The Nuclear Regulatory Commission expects to furlough about 3,900 people this week
No resolution in sight to congressional impasse over funding that triggered shutdown
Inspectors would remain at nuclear plants, but other workers would not be on the job
The federal shutdown is about to hit those who keep an eye on the nation’s 100 commercial nuclear power plants.
The Nuclear Regulatory Commission said Monday it expects to furlough some 3,600 employees at the close of business on Thursday if Republicans and Democrats in Congress still have not resolved their impasse over federal spending.
The 300 essential personnel who would stay on include about 150 so-called “resident inspectors.” They serve as the NRC’s eyes and ears at nuclear plants.
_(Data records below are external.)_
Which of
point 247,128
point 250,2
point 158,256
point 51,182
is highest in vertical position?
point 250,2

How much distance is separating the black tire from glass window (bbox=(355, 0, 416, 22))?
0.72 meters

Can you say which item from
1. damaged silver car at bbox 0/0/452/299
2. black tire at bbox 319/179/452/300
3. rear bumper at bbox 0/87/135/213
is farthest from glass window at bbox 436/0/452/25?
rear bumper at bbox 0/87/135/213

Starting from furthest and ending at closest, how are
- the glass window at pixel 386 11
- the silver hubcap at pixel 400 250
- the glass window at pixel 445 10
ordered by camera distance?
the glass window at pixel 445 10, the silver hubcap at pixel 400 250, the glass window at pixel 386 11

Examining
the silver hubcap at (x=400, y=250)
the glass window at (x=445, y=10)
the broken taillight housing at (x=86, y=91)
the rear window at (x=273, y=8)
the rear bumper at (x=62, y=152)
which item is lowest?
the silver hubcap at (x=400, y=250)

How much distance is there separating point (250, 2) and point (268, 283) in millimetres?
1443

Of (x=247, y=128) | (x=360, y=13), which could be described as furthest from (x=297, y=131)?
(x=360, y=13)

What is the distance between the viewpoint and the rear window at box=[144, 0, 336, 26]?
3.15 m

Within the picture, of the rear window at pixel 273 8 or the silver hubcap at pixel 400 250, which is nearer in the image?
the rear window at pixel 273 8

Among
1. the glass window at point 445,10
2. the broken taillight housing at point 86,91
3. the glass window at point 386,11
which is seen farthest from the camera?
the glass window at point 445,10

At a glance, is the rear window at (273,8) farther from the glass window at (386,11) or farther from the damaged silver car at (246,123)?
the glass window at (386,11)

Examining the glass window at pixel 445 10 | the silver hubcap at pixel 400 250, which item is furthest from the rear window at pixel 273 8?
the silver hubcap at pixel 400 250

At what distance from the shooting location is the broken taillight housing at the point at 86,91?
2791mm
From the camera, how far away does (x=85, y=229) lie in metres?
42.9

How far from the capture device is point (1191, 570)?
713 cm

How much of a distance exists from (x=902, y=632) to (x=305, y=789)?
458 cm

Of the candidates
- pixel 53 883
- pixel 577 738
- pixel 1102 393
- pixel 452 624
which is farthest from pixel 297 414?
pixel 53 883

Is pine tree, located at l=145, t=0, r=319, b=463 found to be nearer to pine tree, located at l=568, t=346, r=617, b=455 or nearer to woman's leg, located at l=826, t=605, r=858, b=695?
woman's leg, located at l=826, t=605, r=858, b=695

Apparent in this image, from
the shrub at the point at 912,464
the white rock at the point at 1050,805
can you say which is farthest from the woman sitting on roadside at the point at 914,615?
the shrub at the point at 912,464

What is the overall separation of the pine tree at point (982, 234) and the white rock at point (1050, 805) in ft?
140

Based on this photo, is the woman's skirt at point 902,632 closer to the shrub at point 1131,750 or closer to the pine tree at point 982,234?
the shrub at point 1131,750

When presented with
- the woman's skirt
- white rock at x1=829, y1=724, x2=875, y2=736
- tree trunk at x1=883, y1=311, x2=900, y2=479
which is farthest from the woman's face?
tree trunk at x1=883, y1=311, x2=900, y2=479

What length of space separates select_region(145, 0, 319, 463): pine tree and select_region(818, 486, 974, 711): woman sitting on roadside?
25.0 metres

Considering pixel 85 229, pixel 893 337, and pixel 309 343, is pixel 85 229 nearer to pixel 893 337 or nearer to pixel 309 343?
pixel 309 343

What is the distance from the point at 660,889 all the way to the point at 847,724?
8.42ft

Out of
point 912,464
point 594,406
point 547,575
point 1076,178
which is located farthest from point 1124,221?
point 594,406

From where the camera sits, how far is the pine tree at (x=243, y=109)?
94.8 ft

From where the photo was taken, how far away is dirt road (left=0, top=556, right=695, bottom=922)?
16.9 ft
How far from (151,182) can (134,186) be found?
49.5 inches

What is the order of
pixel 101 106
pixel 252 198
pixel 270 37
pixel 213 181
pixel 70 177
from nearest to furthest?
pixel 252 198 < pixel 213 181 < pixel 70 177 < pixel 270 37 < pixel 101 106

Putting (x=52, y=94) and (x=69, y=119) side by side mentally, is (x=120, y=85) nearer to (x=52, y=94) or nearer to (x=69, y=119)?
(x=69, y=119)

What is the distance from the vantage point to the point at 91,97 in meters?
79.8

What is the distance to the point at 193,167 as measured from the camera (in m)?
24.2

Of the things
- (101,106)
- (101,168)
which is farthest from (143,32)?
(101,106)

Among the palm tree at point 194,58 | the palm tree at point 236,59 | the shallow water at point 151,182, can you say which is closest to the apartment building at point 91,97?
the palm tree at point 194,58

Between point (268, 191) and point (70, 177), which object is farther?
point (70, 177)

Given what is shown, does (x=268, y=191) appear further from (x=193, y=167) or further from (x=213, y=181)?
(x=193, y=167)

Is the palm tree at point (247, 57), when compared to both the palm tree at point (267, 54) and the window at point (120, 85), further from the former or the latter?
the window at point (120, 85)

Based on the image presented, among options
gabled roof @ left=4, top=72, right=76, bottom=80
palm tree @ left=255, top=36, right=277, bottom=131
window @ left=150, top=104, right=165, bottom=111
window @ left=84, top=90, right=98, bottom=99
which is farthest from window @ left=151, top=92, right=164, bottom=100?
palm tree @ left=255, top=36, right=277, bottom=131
They also include employees who support emergency response, investigators, a skeleton management team, the five NRC commissioners and a few commission staff members, the NRC said.
The retained group would also include employees who support emergency response, investigators, a skeleton management team, the five NRC commissioners and a few commission staff members, the NRC said.
There are 100 commercial nuclear reactors at 63 sites nationwide.
“We are going to make sure that we continue our oversight of the plants because the resident inspectors will be on duty, and we are prepared to respond to an emergency on short notice,” NRC spokesman Eliot Brenner said when asked how furloughs might impact safety.
In a blog post, Mark Satorius, the agency’s executive director for operations, said it has generally operated normally using “carryover” funds, but that it cannot continue beyond midweek without new funding from Congress.
In the event of a nuclear-related emergency, he said, additional NRC employees can be recalled.
“We sincerely regret these actions are necessary and are eager to resume our important mission as soon as possible,” he said.
Nuclear industry watchdogs said the furloughs were cause for concern.
“Yes, I am worried,” said Ed Lyman, senior scientist with the Union of Concerned Scientists. “It’s not good for anyone and it’s certainly not good for the agency that needs to safeguard our nuclear power plants against accidents and terrorism, and it’s certainly not good for the American people. If there’s an emergency of course, they’ll call back more people. But it’s just counterproductive to go through the motions of furloughing a lot of people.”
Lyman said furloughs will stall changes the NRC is making in response to the Fukushima disaster in Japan. “But the most acute issue is assuring that the operating reactors” are safe.
“I’m not expecting overnight that it’s going to be a collapse of safety,” he said. “You can only hope for the best that a situation doesn’t occur during this time.”